An Open-Label, Non-Comparative Phase IIIb Study of Oral Gatifloxacin in the Treatment of Acute, Uncomplicated Bacterial Sinusitis in Thai Patients

Abstract

This was an open-label, non-comparative phase IIIb study of oral gatifloxacin in the treatment of acute, uncomplicated bacterial sinusitis in Thai patients. The study was conducted at three otolaryngologic centers in Thailand, i.e. Siriraj Hospital, Srinakarind Hospital, and Bhumipol Hospital, during the period of November 1999 through October 2000. Thirty patients with symptoms and signs of acute maxillary sinusitis, which were confirmed by abnormal radiological findings, were included. Documentation of infection was made by pre- and post-therapy culture and susceptibility testing. All patients received gatifloxacin 400 mg tablet orally once daily for 10 days. Symptoms and signs were evaluated on four occasions, i.e. before treatment started (day 0, V1), day 3-5 (V2), the third (V3) on day 11-14 (V3), and day 21-28 (V4). Primary outcome measures were the changes in the percentage of patients who had general clinical symptoms (i.e. fever, malaise, chill, sore throat, headache, cough, and halitosis), and also the clinical symptoms and signs of sinusitis (i.e. sinus pain, sinus tenderness, purulent nasal discharge, facial pressure, nasal congestion, postnasal drip, and anosmia). The clinical responses were classified as cure, improvement, relapse or failure at the end of treatment (V3) and at follow up (V4). Treatment success was defined as cure or improvement. The safety of gatifloxacin was assessed from vital signs, general physical examination, hemato-biochemical parameters, and adverse events reported.
   There were 13 males and 17 females, with a mean age of 34.7 ± 12.2 years (range 21-70). The mean duration of symptoms was 2.4 ± 8.8 weeks. At V1,23 patients (76.7%) had headache, 19 patients (63.3%) had cough, and 14 patients (46.7%) had halitosis. At V3 and V4 all these symptoms had resolved, except in 1 patients who still had cough. The percentages of patients who had symptoms and sign of sinusitis at V1 were as follows : purulent nasal discharge 90%, nasal congestion 86.7%, postnasal drip 86.7%, sinus pain 80%, facial pain 66.7%, and sinus tenderness 63.6%. After 3-5 days of treatment (V2), the percentages of patients who had symptoms and signs of sinusitis decreased significantly for every symptom and sign. The same was true at V3 and V4.

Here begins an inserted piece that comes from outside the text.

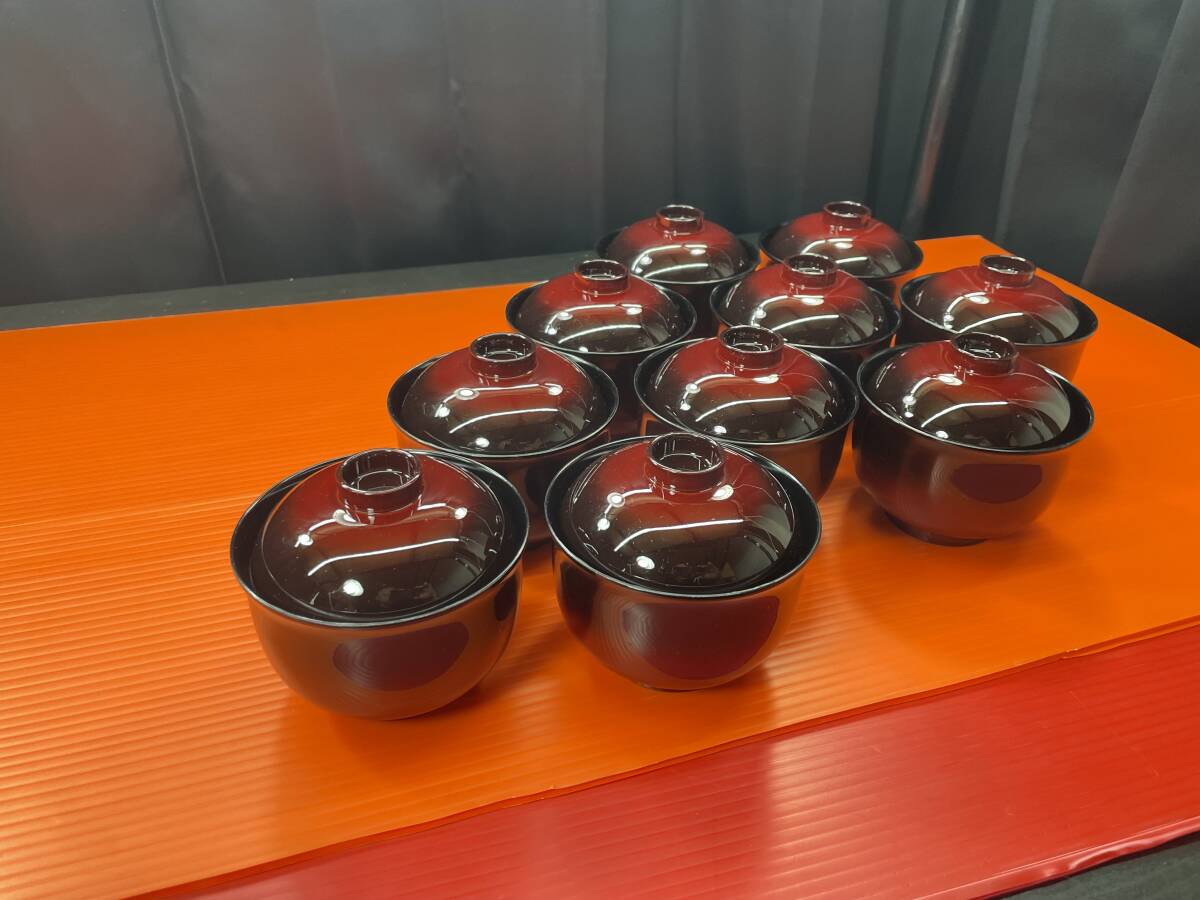 割烹料亭から 引き上げ 未使用品 お椀 超美品 12個セット 福岡県 NO2拍卖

   The total percent improvement in radiological findings was 83.4% (41.7% resolution, 41.7% improvement). Pretreatment cultures were positive in 23 out of 30 patients (76.7%). The most common pathogens were Hemophilus influenzae (18.4%), Streptococcus pneumoniae (9.4%), other Streptococcus species (9.4%), Klebsiella pneumoniae (6.3%) and coagulase negative Staphylococcus (6.3%). The anaerobes found were Peptostreptococcus prevotii (9.4%), Fusobacterium nucleatum (9.4%), Bacteroides species (6.1%) and Prevotella species (3.1%). Bacteriological responses at V3 were 30.4% eradication, 65.2% presumed eradication, and 4.4% persistence. Clinical responses at V4 were 88.9% cured, 7.4% relapsed, and 3.7% failed. Adverse events were found in 4 patients (13.3%) which were transient and resolved spontaneously. Adverse events found were nausea, vomiting, dry mouth, constipation, agitation and tremor.
   This study showed the efficacy and safety of a 10-day course of oral gatifloxacin 400 mg once daily in the treatment of acute uncomplicated bacterial sinusitis. 88.9% of patients experienced a cure, and bacteriological eradication was achieved in 95.6%. The excellent profile of gatifloxacin makes it suitable for the treatment of community acquired acute bacterial sinusitis. The once daily regimen enhances patient compliance.